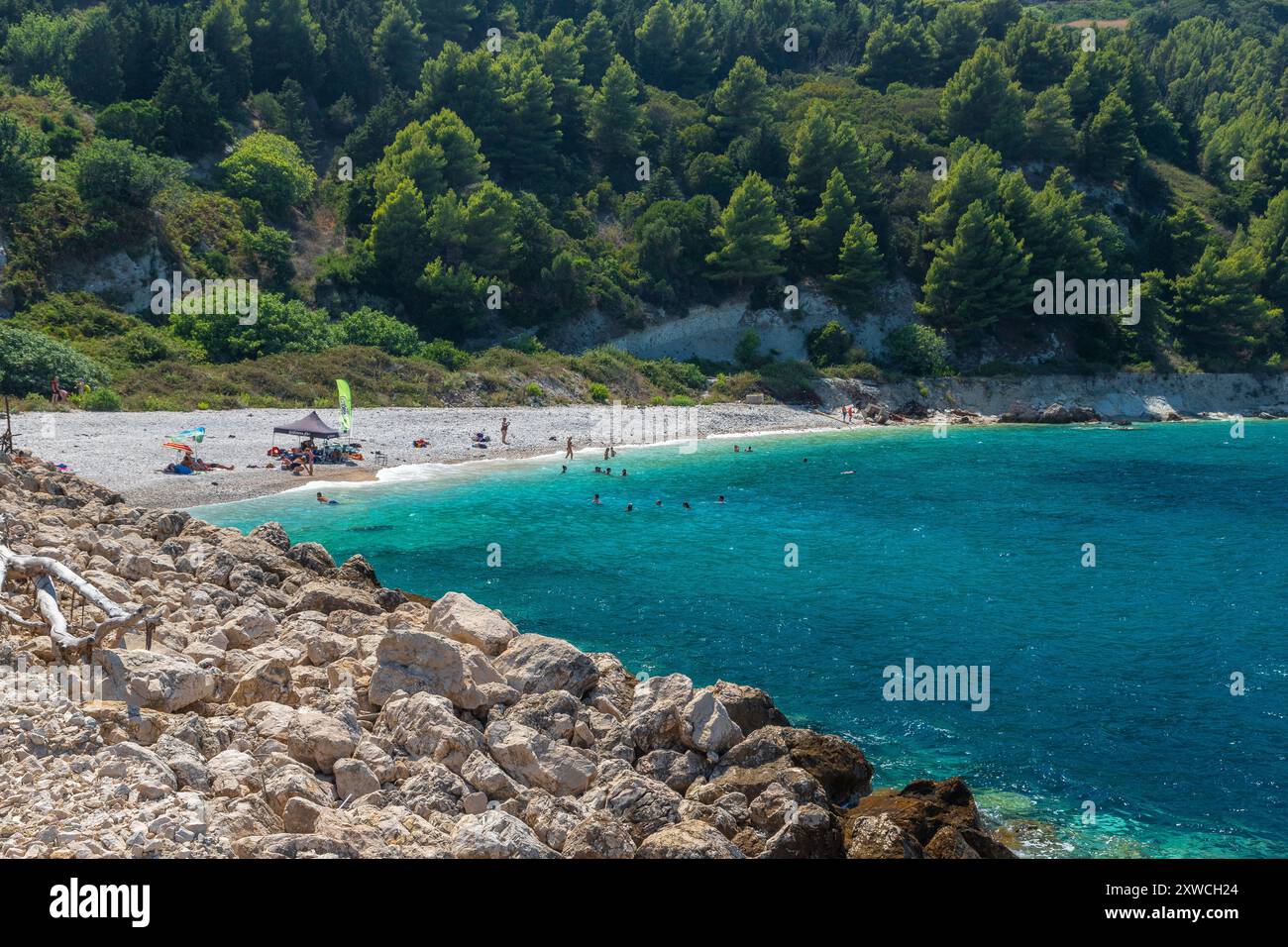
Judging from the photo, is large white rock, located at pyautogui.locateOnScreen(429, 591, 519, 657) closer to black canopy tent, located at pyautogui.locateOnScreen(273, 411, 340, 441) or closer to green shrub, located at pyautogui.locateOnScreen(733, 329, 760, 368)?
black canopy tent, located at pyautogui.locateOnScreen(273, 411, 340, 441)

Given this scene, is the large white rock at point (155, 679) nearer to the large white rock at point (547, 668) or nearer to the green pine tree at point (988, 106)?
the large white rock at point (547, 668)

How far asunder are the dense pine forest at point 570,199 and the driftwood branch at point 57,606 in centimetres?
3473

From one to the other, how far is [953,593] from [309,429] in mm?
29113

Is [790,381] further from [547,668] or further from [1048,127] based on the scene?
[547,668]

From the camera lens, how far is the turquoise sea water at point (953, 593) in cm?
1989

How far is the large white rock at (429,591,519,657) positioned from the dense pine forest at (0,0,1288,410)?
37.9 m

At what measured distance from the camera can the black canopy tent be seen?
47469 mm

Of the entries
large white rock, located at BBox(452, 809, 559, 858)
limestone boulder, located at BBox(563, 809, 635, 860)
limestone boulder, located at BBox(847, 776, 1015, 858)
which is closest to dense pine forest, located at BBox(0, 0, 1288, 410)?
large white rock, located at BBox(452, 809, 559, 858)

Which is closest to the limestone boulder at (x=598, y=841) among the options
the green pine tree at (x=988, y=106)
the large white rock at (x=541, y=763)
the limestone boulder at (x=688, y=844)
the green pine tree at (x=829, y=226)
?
the limestone boulder at (x=688, y=844)

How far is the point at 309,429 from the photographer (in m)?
47.7

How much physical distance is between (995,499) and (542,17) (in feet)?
299

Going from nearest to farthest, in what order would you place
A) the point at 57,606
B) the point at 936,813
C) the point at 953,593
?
the point at 936,813
the point at 57,606
the point at 953,593

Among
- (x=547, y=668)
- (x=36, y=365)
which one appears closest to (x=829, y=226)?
(x=36, y=365)
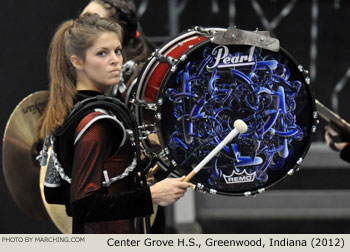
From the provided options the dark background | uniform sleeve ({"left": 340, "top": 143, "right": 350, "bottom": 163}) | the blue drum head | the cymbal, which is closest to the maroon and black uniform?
the blue drum head

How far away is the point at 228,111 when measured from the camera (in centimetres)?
166

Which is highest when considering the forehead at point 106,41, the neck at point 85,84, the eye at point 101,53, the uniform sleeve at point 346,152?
the forehead at point 106,41

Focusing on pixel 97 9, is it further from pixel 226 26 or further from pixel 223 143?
pixel 226 26

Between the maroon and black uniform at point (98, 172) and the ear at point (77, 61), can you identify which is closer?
the maroon and black uniform at point (98, 172)

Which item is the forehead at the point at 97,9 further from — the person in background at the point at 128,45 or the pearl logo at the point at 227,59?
the pearl logo at the point at 227,59

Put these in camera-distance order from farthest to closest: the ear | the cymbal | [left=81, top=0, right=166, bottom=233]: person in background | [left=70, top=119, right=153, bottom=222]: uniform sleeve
Answer: 1. [left=81, top=0, right=166, bottom=233]: person in background
2. the cymbal
3. the ear
4. [left=70, top=119, right=153, bottom=222]: uniform sleeve

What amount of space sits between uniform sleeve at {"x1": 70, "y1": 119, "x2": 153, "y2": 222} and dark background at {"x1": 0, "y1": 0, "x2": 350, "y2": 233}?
56cm

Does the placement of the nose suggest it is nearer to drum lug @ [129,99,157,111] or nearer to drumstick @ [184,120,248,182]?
drum lug @ [129,99,157,111]

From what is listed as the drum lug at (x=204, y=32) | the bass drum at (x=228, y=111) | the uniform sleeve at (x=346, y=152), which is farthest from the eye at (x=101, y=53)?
the uniform sleeve at (x=346, y=152)

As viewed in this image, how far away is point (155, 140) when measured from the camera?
1.72m

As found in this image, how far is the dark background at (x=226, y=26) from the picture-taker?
2.11 m

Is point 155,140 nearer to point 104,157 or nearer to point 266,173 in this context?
point 104,157

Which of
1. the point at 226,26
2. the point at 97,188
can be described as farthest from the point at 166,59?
the point at 226,26

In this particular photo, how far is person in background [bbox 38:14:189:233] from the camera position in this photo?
5.23 ft
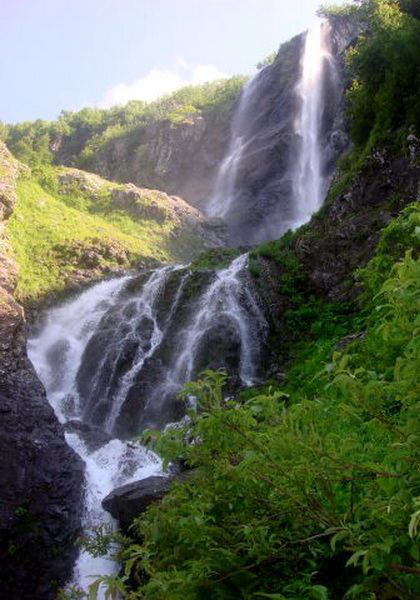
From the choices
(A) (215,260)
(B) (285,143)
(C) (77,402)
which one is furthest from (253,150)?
(C) (77,402)

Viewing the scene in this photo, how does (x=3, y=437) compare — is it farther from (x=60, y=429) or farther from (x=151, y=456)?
(x=151, y=456)

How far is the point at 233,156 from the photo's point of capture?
141 feet

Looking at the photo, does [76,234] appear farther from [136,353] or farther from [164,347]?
[164,347]

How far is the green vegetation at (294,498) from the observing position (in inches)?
83.2

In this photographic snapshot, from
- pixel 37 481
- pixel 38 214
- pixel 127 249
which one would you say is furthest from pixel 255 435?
pixel 38 214

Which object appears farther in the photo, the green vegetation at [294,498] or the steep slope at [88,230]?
the steep slope at [88,230]

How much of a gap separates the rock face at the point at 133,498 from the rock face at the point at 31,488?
1.21m

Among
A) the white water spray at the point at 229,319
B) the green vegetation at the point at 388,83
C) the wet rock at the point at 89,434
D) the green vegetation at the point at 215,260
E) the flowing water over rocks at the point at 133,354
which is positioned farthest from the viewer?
the green vegetation at the point at 215,260

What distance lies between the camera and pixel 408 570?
80.9 inches

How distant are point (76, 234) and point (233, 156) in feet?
66.0

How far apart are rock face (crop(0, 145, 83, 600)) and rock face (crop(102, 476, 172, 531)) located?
121cm

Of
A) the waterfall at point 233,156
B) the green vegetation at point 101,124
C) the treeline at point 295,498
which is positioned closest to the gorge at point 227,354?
the treeline at point 295,498

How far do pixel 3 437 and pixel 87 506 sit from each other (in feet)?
8.14

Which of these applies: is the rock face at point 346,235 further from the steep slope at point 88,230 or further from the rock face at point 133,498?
A: the steep slope at point 88,230
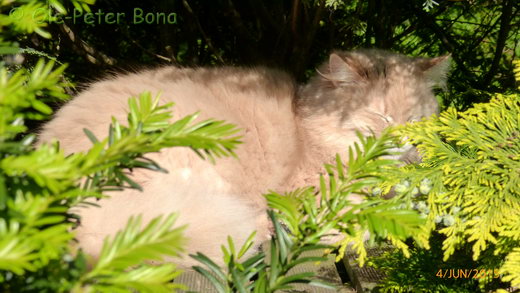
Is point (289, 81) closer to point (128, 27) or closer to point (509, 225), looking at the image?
point (128, 27)

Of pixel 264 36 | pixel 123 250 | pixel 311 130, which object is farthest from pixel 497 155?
pixel 264 36

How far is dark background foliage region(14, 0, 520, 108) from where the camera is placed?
2.02 metres

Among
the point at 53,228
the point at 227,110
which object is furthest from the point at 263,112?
the point at 53,228

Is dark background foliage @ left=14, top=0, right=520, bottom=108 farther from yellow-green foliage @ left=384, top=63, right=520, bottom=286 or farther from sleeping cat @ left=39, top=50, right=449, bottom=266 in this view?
yellow-green foliage @ left=384, top=63, right=520, bottom=286

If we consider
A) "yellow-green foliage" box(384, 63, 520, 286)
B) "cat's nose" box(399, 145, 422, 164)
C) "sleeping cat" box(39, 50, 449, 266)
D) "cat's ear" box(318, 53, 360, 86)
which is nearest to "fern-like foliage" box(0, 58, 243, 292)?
"yellow-green foliage" box(384, 63, 520, 286)

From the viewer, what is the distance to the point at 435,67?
162 centimetres

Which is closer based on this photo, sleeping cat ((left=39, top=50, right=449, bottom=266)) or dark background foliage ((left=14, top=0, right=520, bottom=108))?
sleeping cat ((left=39, top=50, right=449, bottom=266))

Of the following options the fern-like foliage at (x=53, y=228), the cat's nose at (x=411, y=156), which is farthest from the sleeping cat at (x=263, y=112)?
the fern-like foliage at (x=53, y=228)

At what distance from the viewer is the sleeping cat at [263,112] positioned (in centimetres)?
135

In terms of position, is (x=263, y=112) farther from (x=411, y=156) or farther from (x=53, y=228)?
(x=53, y=228)

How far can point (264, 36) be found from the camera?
2.32 metres

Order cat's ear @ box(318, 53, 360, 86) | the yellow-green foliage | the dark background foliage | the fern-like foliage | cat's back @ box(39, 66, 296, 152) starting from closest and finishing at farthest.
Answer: the fern-like foliage
the yellow-green foliage
cat's back @ box(39, 66, 296, 152)
cat's ear @ box(318, 53, 360, 86)
the dark background foliage

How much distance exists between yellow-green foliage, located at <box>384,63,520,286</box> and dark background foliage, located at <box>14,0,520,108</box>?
997mm

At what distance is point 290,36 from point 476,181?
5.01 feet
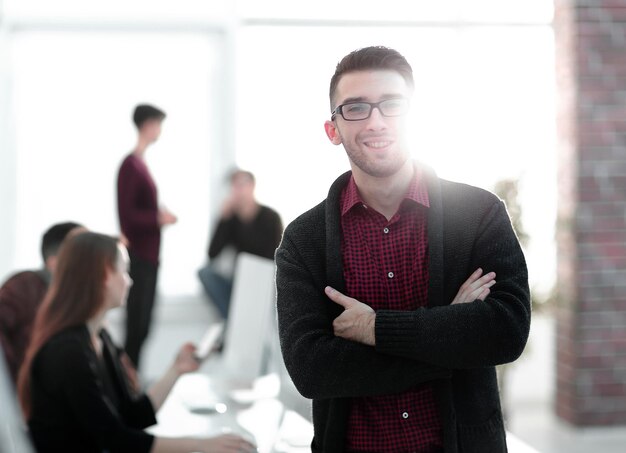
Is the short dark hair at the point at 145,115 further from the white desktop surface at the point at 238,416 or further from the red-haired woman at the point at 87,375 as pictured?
the red-haired woman at the point at 87,375

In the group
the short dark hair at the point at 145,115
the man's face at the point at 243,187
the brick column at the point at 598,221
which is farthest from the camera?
the man's face at the point at 243,187

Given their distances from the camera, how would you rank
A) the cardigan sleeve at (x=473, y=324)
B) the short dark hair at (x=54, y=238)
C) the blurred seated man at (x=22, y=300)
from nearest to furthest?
the cardigan sleeve at (x=473, y=324), the blurred seated man at (x=22, y=300), the short dark hair at (x=54, y=238)

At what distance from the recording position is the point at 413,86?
55.2 inches

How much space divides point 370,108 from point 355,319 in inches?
12.6

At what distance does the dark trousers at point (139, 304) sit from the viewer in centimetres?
534

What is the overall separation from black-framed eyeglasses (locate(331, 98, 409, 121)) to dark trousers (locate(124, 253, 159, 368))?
411 cm

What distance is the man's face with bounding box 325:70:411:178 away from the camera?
136 cm

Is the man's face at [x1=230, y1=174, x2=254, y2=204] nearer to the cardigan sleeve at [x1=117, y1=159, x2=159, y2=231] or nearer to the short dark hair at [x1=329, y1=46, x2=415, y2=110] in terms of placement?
the cardigan sleeve at [x1=117, y1=159, x2=159, y2=231]

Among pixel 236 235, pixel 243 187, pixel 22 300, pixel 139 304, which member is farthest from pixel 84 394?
pixel 236 235

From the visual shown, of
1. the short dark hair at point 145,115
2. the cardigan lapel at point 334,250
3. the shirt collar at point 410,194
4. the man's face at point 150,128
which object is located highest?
the short dark hair at point 145,115

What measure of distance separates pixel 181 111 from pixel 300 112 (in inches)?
33.1

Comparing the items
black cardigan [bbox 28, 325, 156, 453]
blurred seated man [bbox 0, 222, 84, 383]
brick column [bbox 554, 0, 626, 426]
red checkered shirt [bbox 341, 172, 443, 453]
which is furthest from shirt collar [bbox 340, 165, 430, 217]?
brick column [bbox 554, 0, 626, 426]

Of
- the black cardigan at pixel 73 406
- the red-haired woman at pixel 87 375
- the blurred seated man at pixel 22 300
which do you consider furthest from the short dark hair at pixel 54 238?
the black cardigan at pixel 73 406

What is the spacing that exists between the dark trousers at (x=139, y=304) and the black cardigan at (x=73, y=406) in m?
3.20
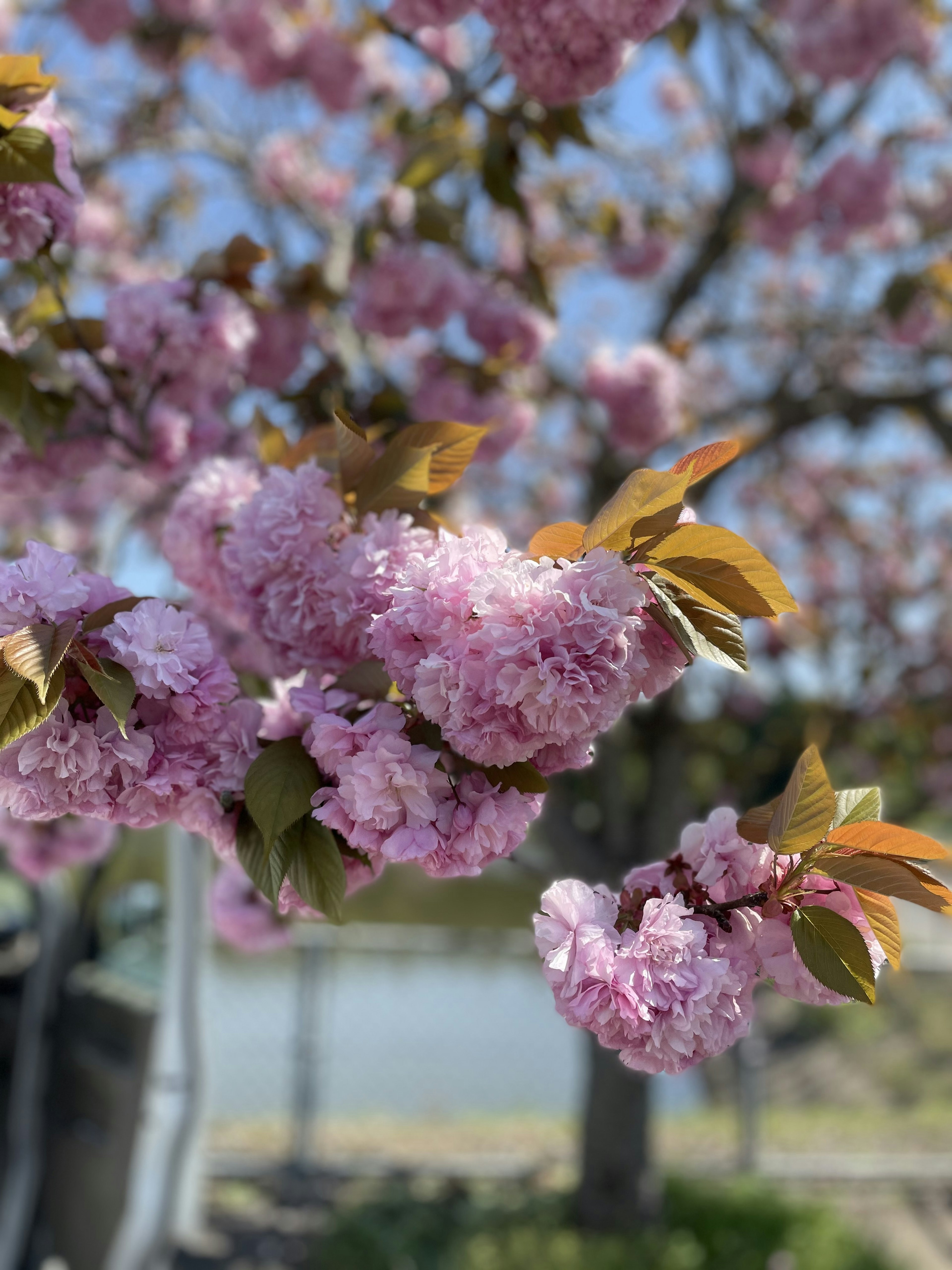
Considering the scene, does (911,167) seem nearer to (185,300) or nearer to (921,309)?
(921,309)

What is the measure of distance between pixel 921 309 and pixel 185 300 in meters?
2.39

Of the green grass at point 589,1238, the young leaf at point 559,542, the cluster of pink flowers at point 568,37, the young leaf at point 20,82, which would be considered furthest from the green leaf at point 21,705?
the green grass at point 589,1238

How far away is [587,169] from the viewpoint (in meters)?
5.03

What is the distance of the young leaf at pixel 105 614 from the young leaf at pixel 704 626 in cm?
47

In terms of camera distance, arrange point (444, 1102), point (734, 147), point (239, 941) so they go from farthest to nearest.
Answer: point (444, 1102) < point (734, 147) < point (239, 941)

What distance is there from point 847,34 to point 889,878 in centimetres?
321

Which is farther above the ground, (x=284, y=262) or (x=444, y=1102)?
(x=284, y=262)

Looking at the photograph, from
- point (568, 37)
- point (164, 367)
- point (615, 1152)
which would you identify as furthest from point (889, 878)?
point (615, 1152)

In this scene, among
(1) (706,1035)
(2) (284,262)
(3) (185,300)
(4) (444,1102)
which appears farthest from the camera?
(4) (444,1102)

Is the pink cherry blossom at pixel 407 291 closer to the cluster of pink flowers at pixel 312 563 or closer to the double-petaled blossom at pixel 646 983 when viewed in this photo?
the cluster of pink flowers at pixel 312 563

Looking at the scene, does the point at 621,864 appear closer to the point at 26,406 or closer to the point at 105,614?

........

Exercise task:
Quote exactly the line containing "Which is farther" and every later line through the end of the listing, and no other lines.

Written response:
Which is farther above the ground, (x=284, y=262) or (x=444, y=1102)?
(x=284, y=262)

Looking at the photograph, from
- point (568, 37)
- point (164, 367)
- point (615, 1152)
which would you identify as furthest from point (889, 878)?
point (615, 1152)

In this scene, among
(1) (706,1035)
(2) (284,262)
(3) (185,300)
(4) (444,1102)
which appears farthest from the camera?
(4) (444,1102)

Is the pink cherry blossom at pixel 407 291 closer to the cluster of pink flowers at pixel 312 563 or closer to the double-petaled blossom at pixel 646 983 when viewed in this photo?
the cluster of pink flowers at pixel 312 563

Looking at the scene, does the point at 621,864 appear closer to the point at 26,406 or closer to the point at 105,614?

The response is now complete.